Requirement: Continue the write-up about building a self-serve audio-to-text transcription website, starting right after its final sentence.

**** Source document ****

Finally, in the third and final episode, we will round things out by checking out what a Product Launch Checklist looks like, we will chat about payment processing options, and mostly just trying to sand off any rough spots for our Minimum Viable Product. The end result here, should be to launch something that regular people out on the internet can actually use for quickly transcribing their audio files to text, on a self-serve basis.

So, why pick this idea and create a website like this? What is so important about a audio to text transcription service? Well, this stems from sort of a trend that is developing. I think there is an opening for a dead simple fully-automated transcription service, that is self-serve, super cheap, fast, and get you 95% of the way there in terms of accuracy. Sure, the end user will have to put in some work to clean it up the transcription but they will save tons of money.

Let me explain, so I read this book a few years back about the founding of Intel and how they noticed something that no one else did. Basically, that integrated circuits were going to be huge and they need to put everything they had into it. I think there is a similar mini-trend happening today when it comes to the latest advancements in machine learning in terms of speech recognition. I highly recommend this book by the way. It used to be the case, that you would have to spend mega bucks and use custom trained Speech Recognition Engine by a company like Nuance. But, just in the past 3-4 years, IBM released a general transcription model that works across lots of speakers, and it’s pay as you go. Then Google released one 2 years ago. Finally, AWS released theirs last year. This is what’s powering all the Alexa and Google Assistant devices out there. So, these tools are becoming much more advanced by the day as the folks at these companies are gathering more data and refining things. They are only going to get better, the price is going to drop further, and it will likely get much quicker as the algorithms get tuned.

Here’s how I see things. By, the way, I am not an expert here at all, just someone who has done some research and build a few prototypes. Say, 15 years ago, if you wanted to get something transcribed, say closed captioning for movies, TV shows, medical records, etc, you would pay big bucks to professional transcribers. The next iteration, was that software came along to assist professional transcribers. This was software like Dragon Dictate and other custom stuff from Nuance to help automate much of the manual work. But, this was cumbersome and the accuracy was not all that great.

Well, just in the past couple of years, we are getting way more advanced machine learning models that are totally generalised and work across lots of speakers. Accuracy is shooting through the roof too. This software used to have massive problems with speakers with accents and things like that. There is also much more advanced tooling around formatting transcripts for specific use-cases, things like medical templates, punctuation, legal use-cases, and lots of other stuff. This is increasing professional transcribers productivity, but also causing loss of work on the high-end, since they are essentially proof reading what the computer is doing.

With in the past 2-3, developers you can sign up to IBM Watson, Google Speech-to-text, or AWS Translate, and get access to these really advanced tools for fractions of a penny per minute.

**** Entries provided ****

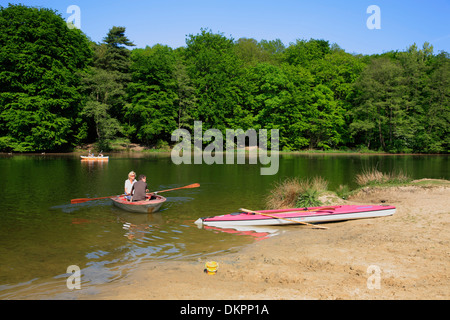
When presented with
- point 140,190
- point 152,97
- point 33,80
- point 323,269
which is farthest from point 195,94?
point 323,269

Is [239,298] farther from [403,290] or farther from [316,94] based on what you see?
[316,94]

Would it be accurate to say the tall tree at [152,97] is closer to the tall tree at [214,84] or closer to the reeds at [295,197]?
the tall tree at [214,84]

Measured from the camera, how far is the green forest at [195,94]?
52438 mm

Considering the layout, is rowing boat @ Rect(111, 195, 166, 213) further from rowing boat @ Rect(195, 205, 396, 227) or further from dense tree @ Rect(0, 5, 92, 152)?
dense tree @ Rect(0, 5, 92, 152)

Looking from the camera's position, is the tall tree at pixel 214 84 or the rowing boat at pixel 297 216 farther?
the tall tree at pixel 214 84

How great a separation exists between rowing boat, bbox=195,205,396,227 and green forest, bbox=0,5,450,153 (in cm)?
4689

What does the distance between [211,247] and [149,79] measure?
5648cm

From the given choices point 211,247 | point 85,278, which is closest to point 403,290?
point 211,247

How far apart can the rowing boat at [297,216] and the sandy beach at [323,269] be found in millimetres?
940

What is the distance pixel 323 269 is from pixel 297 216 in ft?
16.2

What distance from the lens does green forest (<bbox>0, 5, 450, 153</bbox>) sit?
5244 centimetres

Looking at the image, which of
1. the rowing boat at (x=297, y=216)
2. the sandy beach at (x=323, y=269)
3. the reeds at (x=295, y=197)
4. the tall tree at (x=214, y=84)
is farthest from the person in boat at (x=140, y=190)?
the tall tree at (x=214, y=84)

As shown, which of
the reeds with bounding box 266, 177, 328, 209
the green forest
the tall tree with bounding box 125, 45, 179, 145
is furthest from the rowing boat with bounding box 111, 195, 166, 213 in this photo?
the tall tree with bounding box 125, 45, 179, 145

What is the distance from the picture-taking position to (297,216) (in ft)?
40.8
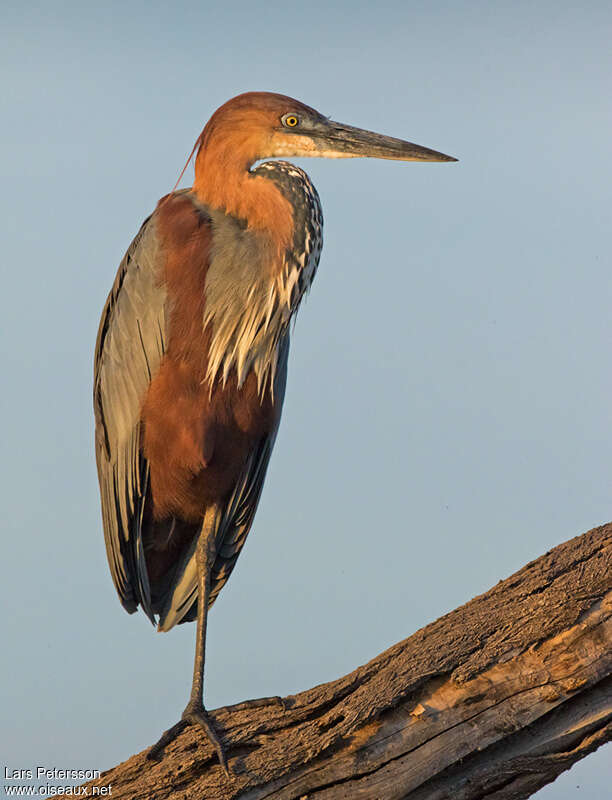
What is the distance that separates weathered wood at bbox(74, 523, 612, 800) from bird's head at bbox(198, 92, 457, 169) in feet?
6.37

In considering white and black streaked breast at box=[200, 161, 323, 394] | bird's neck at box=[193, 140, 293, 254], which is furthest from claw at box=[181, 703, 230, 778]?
bird's neck at box=[193, 140, 293, 254]

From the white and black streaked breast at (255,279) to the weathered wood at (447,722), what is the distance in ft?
4.14

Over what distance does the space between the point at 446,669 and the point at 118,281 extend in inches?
79.6

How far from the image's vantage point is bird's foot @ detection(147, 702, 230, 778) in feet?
9.48

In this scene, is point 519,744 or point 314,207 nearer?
→ point 519,744

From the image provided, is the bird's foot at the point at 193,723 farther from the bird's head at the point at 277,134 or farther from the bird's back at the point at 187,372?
the bird's head at the point at 277,134

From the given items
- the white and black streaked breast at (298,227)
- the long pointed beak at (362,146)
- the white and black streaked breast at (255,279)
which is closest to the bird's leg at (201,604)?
the white and black streaked breast at (255,279)

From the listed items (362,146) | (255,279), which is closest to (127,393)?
(255,279)

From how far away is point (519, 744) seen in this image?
9.36 feet

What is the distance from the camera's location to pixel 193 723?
3.12 metres

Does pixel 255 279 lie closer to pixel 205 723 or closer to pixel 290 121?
pixel 290 121

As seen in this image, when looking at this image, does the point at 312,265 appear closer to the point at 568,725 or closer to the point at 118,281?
the point at 118,281

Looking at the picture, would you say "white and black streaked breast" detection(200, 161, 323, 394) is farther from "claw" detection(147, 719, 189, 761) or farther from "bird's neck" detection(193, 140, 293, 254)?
"claw" detection(147, 719, 189, 761)

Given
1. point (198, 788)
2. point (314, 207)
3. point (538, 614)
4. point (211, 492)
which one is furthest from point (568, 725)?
point (314, 207)
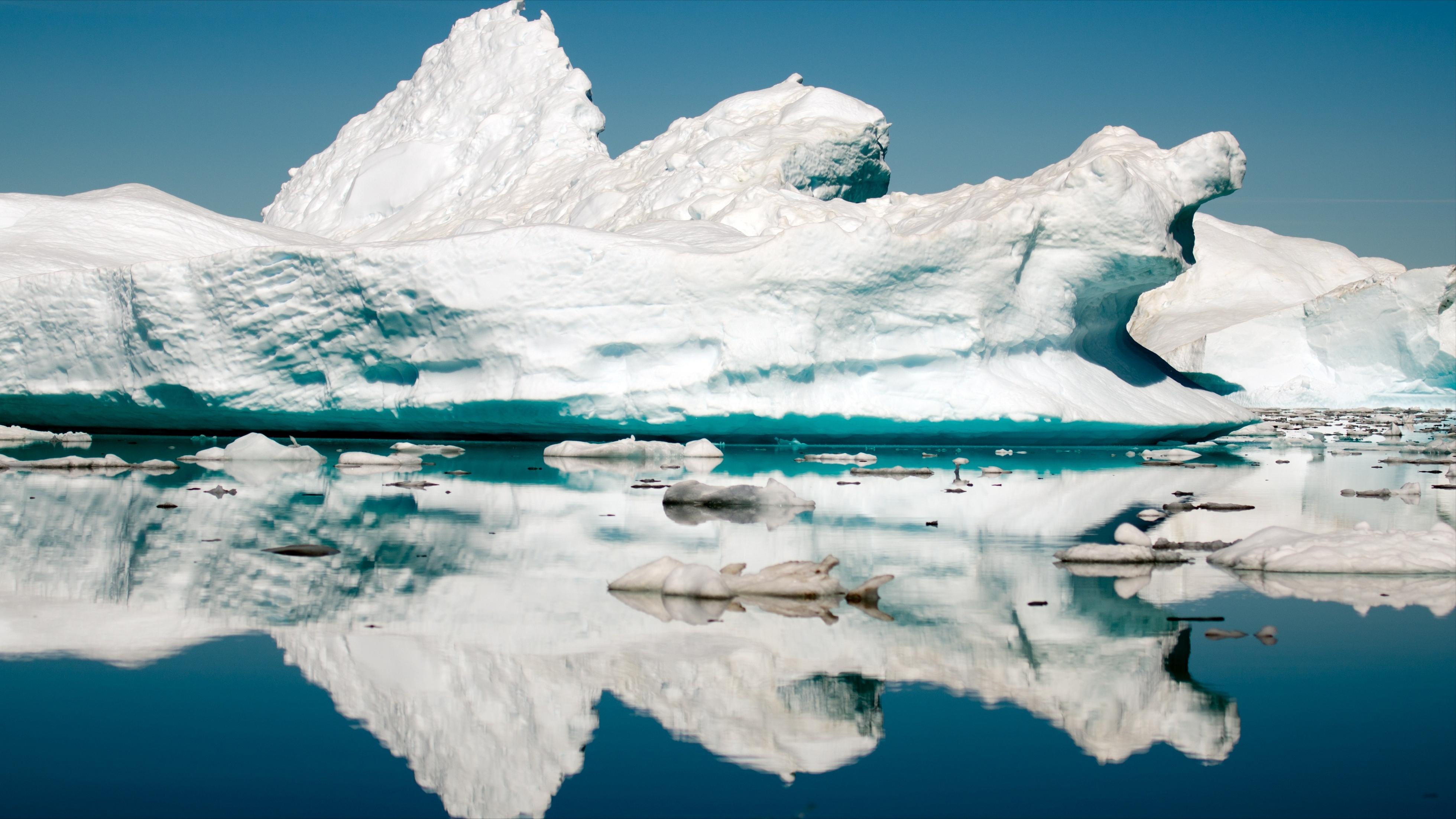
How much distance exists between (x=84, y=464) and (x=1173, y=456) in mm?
11989

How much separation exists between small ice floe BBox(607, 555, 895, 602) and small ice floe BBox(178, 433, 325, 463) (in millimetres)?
8812

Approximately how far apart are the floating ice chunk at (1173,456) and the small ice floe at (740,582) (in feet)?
32.7

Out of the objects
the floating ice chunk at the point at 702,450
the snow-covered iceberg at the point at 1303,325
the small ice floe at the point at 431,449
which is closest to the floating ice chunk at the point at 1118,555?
the floating ice chunk at the point at 702,450

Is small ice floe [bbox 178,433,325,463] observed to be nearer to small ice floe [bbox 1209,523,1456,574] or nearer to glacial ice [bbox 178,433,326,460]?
glacial ice [bbox 178,433,326,460]

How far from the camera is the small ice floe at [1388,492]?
374 inches

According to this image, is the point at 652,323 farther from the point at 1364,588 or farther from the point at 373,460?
the point at 1364,588

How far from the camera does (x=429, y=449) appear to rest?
15.2 meters

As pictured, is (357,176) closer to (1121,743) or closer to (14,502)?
(14,502)

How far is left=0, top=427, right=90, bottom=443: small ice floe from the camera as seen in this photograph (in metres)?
15.8

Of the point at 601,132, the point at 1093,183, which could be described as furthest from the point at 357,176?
the point at 1093,183

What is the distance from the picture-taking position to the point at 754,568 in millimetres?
5551

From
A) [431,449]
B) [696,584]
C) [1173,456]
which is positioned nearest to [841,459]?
[1173,456]

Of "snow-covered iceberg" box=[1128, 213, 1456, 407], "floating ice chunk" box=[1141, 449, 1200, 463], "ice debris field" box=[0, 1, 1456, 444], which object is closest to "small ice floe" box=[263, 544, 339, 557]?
"ice debris field" box=[0, 1, 1456, 444]

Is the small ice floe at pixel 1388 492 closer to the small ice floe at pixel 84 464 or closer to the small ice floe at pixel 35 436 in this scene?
the small ice floe at pixel 84 464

****

Final answer:
Transcription Service Proof of Concept

Let me add some numbers. For the first two use-cases here, it is not uncommon to pay $100 plus bucks and hour, to a professional transcriptionist, with a turnaround time of at least a few days. If you wanted a rush job, think about doubling this rate, have multiple speakers, add more money, does someone have an accent, add more money. You get the idea.

Now, lots of the existing transcription companies are integrating these advanced Machine Learning models as sort of a preprocessing step before a transcriptionist will see it. So, they can process many more jobs, but the price per jobs is also going way down. Turnaround time is also still pretty high as they can now accept more high priority jobs on the front end.

Right now, you are starting to see startups leveraging these new APIs from IBM, Google, and AWS, to further drop the price and speed things up. I should point out these APIs are only accessible programmatically. So, the missing piece here is for someone to write a super simple way to process jobs through them. Well, this is what I wanted to focus on. I suspect these prices can drop a lot more and the turnaround can be dropped significantly for most of this. I had sort of a startup idea around this and that’s where the idea came from. In that, these larger companies are going through a massive 10X changes both in price drops and turnaround times, given the latest advancements in these cloud transcription offerings. That is why I wanted to build this.

To help explain this, I put together a simple spreadsheet that runs through the numbers. This is super high-level but will likely help paint the picture a little better of what these new machine learning speech tools are enabling.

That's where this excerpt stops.